> [WHAT IS EXPECTED]
From the first line of the listing to the last, set down everything exactly, but skip the images.

> [SOURCE DATA]
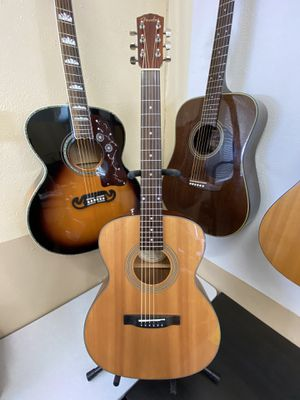 Fender Acoustic Dreadnought Guitar Loud Resonance for size Like New comes w/ Case New Strings for Sale in Portland, OR
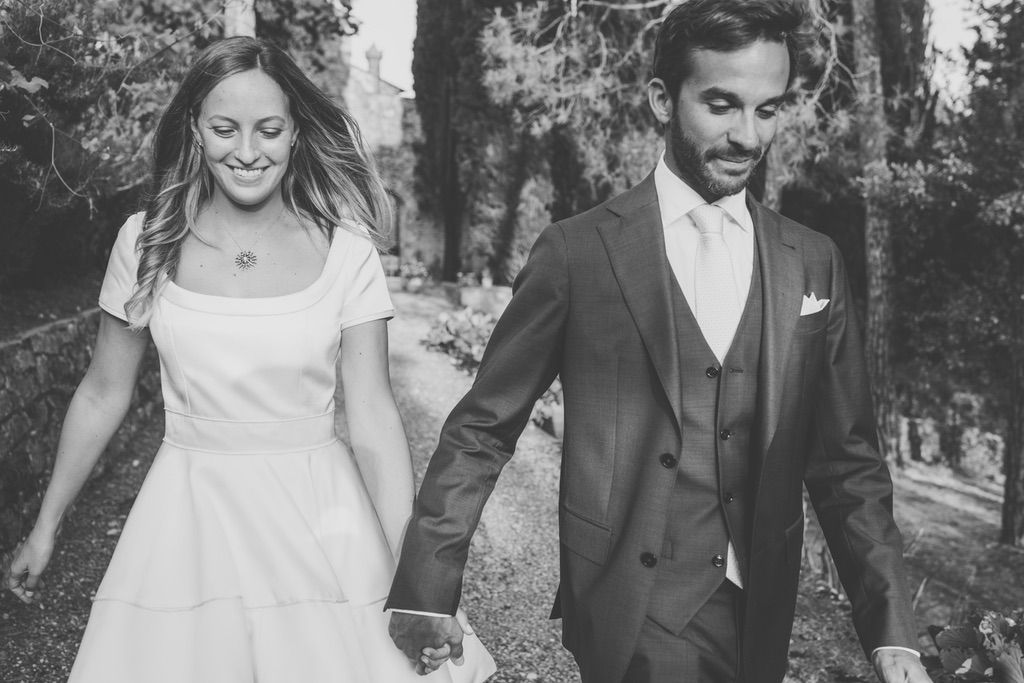 Bride-groom-walking-countryside-Florence-family-private-villa-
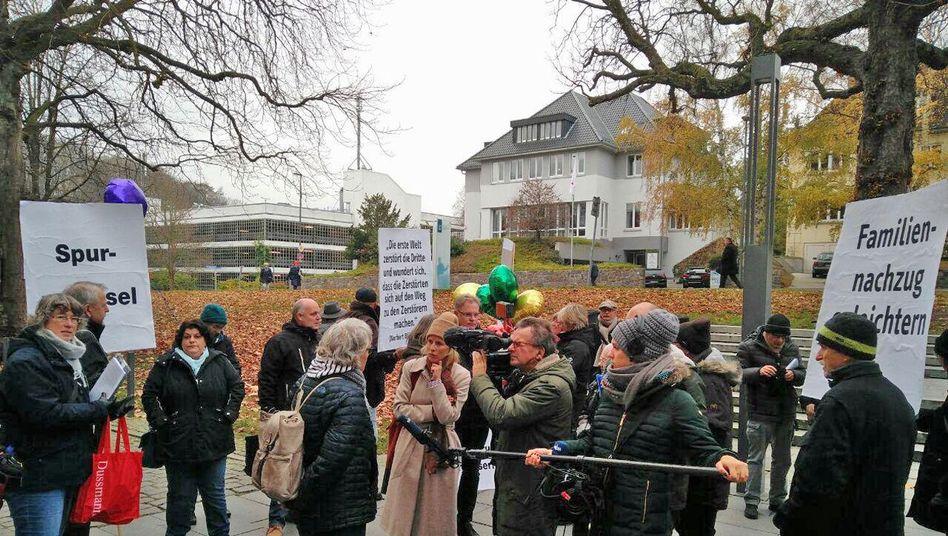 Protest anlässlich der Rückgabe der Ehrennadeln in Kiel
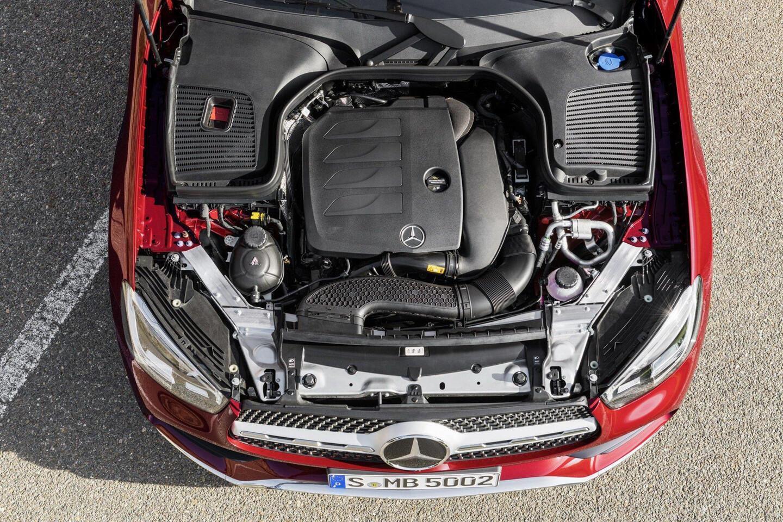 mercedes-benz-glc-coupe-2020-ra-mat-the-thao-va-manh-me-hon-7.jpg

> [COMPLETED EXERCISE]
 Fender Acoustic Dreadnought Guitar Loud Resonance for size Like New comes w/ Case New Strings for Sale in Portland, OR
 Bride-groom-walking-countryside-Florence-family-private-villa-
 Protest anlässlich der Rückgabe der Ehrennadeln in Kiel
 mercedes-benz-glc-coupe-2020-ra-mat-the-thao-va-manh-me-hon-7.jpg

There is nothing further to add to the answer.